Throughout it's 60-year old history, the European Union has helped to anchor that
perspective of change, as a haven of prosperity and peace. It is true for Belgium, the
Netherlands, France, Germany, and the other founders after 1945. It is true for Greece,
Spain and Portugal after the end of their dictatorships. It is true for the former communist
countries which joined after the end of the Cold War. And, most recently, it is true for the
countries of former Yugoslavia.
Only four months ago, Croatia became the 28th member state of the Union. At the same
moment, Serbia became an official candidate country – a step made possible thanks to the
improvement in its relations with Kosovo. The entry of the countries of the Western
Balkans into the Union will seal an end to the last civil war in the long history of Europe –
no more, no less.
So to those who say that war is so far away in our past that peace cannot be a key issue in
Europe anymore, that it does not appeal to the younger generations, I always answer: just
go out there and ask the people there! And ask the young ones too!
Of course, I am deeply aware that this is not the only story about Europe and our Union to
tell, certainly not nowadays, and certainly not everywhere in Europe. We are slowly – too
slowly – getting out of the worst economic crisis in two generations. Parents struggling to
make ends meet, workers recently laid off, students who fear that, however hard they try,
they won't get that first job: when they think about Europe, peace is not the first thing that
comes to mind… And yet, and yet it remains our fundamental motive.
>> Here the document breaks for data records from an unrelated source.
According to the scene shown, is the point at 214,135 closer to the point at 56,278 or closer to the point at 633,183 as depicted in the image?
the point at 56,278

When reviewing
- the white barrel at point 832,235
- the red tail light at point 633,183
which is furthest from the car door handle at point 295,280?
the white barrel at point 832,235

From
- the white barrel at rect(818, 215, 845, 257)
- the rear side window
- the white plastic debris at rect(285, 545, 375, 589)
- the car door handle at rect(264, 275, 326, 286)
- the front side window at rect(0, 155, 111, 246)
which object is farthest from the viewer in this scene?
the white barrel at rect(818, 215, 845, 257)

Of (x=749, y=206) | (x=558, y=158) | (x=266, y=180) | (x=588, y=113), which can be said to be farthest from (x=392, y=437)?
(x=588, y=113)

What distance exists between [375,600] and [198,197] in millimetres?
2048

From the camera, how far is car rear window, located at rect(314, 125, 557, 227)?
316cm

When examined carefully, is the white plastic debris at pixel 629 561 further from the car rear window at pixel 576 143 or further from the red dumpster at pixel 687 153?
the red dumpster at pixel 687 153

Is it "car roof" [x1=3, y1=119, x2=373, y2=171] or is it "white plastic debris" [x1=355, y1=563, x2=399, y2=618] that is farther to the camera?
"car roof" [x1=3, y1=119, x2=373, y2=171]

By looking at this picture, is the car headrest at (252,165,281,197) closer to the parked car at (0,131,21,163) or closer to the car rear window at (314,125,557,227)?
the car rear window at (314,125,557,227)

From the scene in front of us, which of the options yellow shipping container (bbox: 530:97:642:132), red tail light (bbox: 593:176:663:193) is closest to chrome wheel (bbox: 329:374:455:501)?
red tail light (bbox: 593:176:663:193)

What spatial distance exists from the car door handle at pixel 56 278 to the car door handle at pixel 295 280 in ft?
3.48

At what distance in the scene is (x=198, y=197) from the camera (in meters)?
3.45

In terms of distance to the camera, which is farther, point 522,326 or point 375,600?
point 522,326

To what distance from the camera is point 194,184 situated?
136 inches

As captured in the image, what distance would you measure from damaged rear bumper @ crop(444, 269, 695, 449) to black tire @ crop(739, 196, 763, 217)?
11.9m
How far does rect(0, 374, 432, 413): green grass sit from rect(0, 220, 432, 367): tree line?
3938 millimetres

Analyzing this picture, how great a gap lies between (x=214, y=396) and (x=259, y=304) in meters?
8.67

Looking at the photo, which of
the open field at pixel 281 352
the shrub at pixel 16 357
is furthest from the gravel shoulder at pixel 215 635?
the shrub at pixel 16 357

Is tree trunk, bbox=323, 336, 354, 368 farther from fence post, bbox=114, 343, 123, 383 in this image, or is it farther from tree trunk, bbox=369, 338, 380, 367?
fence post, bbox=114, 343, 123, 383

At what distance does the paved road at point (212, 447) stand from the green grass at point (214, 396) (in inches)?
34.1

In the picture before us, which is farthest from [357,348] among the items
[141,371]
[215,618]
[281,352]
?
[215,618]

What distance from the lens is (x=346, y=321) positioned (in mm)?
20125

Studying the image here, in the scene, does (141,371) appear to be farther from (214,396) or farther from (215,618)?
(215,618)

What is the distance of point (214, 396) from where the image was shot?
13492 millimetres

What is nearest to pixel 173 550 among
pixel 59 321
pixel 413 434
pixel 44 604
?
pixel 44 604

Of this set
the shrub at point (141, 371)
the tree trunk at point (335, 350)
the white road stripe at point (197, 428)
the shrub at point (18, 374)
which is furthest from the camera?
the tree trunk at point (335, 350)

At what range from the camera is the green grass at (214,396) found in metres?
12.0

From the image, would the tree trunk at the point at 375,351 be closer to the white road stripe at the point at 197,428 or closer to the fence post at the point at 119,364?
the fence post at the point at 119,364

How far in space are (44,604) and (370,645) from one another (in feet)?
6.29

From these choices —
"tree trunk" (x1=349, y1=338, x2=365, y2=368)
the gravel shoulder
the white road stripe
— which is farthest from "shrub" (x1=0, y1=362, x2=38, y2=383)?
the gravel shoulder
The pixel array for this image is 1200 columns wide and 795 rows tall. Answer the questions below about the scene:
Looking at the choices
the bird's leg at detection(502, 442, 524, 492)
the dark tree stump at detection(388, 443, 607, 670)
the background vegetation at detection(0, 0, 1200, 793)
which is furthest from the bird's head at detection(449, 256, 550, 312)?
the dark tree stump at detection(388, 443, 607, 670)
Europe also strives to bring some of these hard-won lessons to the rest of the world. With
our experience, of binding interests so tightly that war becomes materially impossible: not
as a recipe, but as an inspiration.
And also with actions. The European Union's foreign policy embodies this awareness of
today's conference: that winning the peace is more than ending the war. That societies need
to be mended.
Europe is represented in crisis and conflict zones, by doctors and emergency staff, by
agronomists and engineers, and also by magistrates, police officers and soldiers. They are
all there to support the efforts of their local counterparts to stabilise a country, to restore
order, the rule of law and a sense of justice, and to provide hope for the future.
Despite the financial crisis at home, the European Union has launched no fewer than five
new EU civilian or military missions in the last two years: to support reconstruction in
Mali and South Sudan, and to restore security in the Sahel, on the borders of Libya and off
the coast of Somalia. In the course of 2013 we have also renewed the mandates for
operations in Afghanistan, Georgia and the Democratic Republic of the Congo. It is all
about building peace.
EUCO 222/13
3
E
We know that rebuilding a country, rebuilding a society, rebuilding trust, takes time. But
we can do it. All is not bright, all is not rosy, yet if we look back 100 years, at the blessedly
innocent year 1913, we see real progress.
We have left behind us the battles of history between religions, nations, dynasties,
ideologies. A hundred years on, we can look at our future with confidence, and selfconfidence, even in these difficult economic times. The world is more open, more
connected, it is safer, if still unpredictable. Science and scientific research can play an
immensely positive role – and I hope this conference can identify new avenues for it to do
so.
Born in 1947, I am a post-war child. If some of you here, like myself, have grand-children,
these children are the third generation who've only known peace in Europe. Each
generation is responsible for peace in its time, and beyond. We may hold a different place
in the world today, but we live in a better Europe and in a better world. That's why I'm
ready to say: yes, humankind can make moral and political progress. That's why in these
difficult years, I remain a man of hope.